[Entries drawn from a collection]
--- begin ---

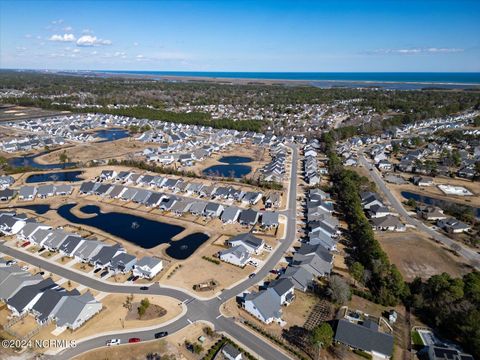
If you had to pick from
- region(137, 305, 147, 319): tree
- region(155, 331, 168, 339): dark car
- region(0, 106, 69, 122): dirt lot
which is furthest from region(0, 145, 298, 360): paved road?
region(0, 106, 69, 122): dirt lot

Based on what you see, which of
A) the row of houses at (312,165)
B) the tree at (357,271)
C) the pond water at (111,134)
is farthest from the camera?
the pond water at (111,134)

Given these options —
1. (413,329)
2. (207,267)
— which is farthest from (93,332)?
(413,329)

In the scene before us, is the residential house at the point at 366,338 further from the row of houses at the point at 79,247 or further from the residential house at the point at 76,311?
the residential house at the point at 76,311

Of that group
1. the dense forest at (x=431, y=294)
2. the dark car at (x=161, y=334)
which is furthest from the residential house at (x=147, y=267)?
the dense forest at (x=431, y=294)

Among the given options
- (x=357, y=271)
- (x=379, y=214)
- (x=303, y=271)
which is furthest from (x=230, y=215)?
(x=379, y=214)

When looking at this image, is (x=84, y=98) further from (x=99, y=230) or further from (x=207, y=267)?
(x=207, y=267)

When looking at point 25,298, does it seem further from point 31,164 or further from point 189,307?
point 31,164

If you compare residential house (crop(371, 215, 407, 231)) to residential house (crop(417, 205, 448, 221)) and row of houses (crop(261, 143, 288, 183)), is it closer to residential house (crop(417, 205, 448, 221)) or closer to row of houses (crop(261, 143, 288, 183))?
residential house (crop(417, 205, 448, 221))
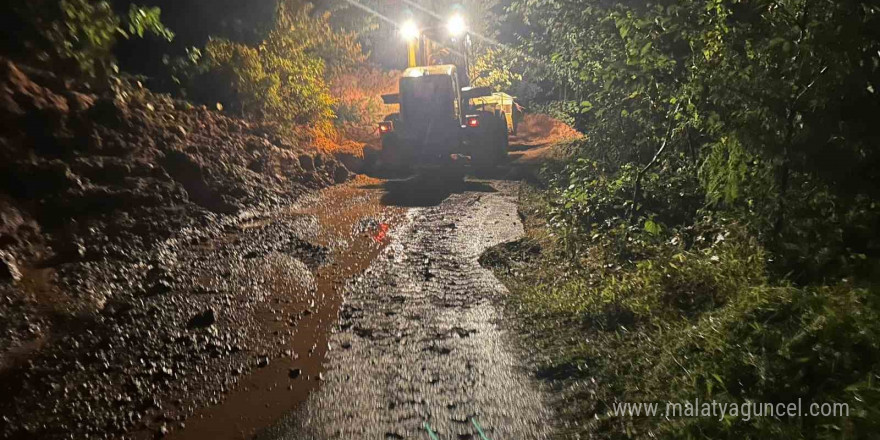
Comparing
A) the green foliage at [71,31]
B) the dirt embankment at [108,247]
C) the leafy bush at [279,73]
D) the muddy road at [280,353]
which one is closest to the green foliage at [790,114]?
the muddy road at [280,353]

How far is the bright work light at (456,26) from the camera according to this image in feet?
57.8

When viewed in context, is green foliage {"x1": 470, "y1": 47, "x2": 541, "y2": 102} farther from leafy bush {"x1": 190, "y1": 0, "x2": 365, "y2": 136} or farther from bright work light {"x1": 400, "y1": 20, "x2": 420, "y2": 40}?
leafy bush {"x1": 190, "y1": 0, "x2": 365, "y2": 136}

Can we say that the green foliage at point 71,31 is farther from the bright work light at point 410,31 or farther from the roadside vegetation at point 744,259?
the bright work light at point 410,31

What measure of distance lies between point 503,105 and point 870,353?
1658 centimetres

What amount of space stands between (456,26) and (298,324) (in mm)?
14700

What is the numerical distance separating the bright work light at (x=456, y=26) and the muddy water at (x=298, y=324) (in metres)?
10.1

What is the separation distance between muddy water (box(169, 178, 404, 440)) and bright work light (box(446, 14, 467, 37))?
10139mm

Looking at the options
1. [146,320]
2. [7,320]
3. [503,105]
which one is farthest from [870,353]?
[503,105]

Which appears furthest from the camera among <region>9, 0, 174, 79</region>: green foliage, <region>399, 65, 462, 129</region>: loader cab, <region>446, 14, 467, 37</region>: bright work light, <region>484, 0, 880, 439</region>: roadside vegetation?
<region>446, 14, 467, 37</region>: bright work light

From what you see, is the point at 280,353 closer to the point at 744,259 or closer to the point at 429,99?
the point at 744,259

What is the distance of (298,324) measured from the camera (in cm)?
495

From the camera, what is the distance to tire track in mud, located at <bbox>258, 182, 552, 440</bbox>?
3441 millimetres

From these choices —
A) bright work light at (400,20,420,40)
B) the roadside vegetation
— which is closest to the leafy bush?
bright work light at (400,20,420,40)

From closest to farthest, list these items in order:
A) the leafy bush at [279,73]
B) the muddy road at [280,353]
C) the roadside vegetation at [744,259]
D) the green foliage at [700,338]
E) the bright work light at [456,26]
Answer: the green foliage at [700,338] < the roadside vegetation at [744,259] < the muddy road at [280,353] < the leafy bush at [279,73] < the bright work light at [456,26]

--- end ---
--- begin ---

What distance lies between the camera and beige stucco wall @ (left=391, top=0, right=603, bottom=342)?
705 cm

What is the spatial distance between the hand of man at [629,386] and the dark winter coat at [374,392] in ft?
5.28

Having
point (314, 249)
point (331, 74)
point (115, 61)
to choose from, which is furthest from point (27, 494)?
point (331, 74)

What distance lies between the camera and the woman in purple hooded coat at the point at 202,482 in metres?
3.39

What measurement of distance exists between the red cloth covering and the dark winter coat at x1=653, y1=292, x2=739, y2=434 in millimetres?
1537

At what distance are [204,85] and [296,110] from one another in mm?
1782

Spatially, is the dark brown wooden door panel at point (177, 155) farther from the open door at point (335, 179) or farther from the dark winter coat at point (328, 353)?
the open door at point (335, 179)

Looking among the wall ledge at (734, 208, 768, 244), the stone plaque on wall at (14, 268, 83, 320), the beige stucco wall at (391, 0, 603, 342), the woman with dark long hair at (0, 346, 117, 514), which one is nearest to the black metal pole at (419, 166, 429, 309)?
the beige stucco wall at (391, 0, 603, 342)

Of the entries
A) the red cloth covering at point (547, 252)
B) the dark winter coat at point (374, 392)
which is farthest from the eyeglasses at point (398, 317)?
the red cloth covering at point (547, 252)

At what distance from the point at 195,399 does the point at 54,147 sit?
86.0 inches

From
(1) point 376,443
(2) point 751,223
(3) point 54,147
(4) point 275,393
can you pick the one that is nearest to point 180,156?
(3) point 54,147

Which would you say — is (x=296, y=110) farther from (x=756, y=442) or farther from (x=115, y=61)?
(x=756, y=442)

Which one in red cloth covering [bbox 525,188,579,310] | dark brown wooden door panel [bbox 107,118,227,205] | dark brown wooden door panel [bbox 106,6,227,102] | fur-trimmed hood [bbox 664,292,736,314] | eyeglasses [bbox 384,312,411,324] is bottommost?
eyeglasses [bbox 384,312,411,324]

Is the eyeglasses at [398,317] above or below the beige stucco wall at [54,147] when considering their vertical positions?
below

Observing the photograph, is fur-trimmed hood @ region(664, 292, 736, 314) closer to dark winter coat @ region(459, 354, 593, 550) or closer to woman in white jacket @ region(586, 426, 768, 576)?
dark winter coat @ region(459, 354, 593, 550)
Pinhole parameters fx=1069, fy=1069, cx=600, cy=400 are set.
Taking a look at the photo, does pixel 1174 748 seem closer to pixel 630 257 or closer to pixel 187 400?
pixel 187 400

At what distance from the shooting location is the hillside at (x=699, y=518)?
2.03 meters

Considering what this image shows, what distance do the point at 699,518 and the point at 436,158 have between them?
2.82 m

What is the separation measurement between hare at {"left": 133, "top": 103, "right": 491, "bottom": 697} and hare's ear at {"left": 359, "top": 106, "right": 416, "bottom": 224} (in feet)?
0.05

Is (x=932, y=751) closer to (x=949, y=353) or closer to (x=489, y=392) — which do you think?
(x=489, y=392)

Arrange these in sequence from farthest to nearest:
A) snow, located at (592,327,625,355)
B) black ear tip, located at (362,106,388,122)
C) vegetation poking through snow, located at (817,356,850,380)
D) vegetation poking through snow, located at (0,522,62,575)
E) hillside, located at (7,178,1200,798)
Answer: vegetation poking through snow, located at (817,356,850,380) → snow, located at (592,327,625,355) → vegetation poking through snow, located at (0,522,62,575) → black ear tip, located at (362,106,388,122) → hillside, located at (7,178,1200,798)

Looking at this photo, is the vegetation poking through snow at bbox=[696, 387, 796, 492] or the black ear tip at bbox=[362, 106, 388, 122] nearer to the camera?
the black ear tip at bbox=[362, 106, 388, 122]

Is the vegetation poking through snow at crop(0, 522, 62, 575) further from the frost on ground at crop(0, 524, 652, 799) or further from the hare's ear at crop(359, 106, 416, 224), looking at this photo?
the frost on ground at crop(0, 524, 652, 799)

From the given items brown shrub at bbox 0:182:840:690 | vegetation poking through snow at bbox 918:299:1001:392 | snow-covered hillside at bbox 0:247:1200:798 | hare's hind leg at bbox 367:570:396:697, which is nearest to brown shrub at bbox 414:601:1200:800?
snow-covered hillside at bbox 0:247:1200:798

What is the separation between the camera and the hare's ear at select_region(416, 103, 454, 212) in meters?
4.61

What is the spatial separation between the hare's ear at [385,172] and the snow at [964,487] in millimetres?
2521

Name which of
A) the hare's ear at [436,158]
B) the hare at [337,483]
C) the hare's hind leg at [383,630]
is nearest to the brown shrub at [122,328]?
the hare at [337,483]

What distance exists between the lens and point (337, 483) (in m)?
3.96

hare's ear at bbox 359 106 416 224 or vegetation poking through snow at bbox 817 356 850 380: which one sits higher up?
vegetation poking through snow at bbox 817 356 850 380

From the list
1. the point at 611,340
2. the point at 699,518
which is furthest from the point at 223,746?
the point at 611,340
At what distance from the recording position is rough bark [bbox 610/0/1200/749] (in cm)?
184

--- end ---
--- begin ---

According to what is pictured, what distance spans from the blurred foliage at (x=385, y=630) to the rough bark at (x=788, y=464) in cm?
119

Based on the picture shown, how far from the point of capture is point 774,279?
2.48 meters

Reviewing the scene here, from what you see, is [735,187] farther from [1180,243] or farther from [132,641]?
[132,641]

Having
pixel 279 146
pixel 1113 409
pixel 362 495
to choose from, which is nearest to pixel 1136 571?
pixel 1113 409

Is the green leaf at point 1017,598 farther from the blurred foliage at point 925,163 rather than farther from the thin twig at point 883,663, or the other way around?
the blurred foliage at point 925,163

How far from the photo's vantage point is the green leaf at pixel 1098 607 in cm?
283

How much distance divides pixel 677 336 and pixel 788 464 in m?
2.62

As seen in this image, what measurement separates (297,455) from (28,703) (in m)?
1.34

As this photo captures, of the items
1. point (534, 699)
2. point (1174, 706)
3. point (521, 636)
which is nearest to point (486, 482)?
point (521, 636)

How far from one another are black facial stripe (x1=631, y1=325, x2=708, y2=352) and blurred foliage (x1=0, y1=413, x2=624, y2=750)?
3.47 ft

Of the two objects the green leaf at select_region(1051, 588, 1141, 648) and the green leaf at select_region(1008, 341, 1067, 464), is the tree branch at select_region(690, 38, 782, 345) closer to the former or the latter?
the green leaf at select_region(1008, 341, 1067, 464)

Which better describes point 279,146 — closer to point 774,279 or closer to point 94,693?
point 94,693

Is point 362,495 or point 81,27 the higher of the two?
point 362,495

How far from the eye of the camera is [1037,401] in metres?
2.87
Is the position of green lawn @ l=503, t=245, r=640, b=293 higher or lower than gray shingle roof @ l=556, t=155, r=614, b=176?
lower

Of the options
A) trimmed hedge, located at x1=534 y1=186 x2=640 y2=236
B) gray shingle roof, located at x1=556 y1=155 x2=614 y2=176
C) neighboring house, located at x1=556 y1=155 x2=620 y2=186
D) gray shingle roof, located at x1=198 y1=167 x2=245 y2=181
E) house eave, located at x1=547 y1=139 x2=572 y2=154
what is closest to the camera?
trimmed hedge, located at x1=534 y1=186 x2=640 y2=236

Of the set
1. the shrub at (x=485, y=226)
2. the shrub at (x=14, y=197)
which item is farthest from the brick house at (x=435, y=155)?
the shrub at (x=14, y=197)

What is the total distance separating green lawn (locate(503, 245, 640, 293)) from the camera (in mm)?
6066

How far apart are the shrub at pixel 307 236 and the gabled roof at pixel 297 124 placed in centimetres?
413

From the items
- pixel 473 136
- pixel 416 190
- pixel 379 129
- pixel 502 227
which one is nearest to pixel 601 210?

--- end ---

Convert the part of the material that opens with the line containing "Looking among the" and closes with the line containing "86.0 inches" into a JSON list of strings, one string per line, leaving out blank lines.

[
  "Looking among the wall ledge at (734, 208, 768, 244), the stone plaque on wall at (14, 268, 83, 320), the beige stucco wall at (391, 0, 603, 342), the woman with dark long hair at (0, 346, 117, 514), which one is nearest to the black metal pole at (419, 166, 429, 309)?",
  "the beige stucco wall at (391, 0, 603, 342)",
  "Of the entries",
  "A) the red cloth covering at point (547, 252)",
  "B) the dark winter coat at point (374, 392)",
  "which is farthest from the eyeglasses at point (398, 317)?",
  "the red cloth covering at point (547, 252)",
  "At what distance from the point at 195,399 does the point at 54,147 sit?",
  "86.0 inches"
]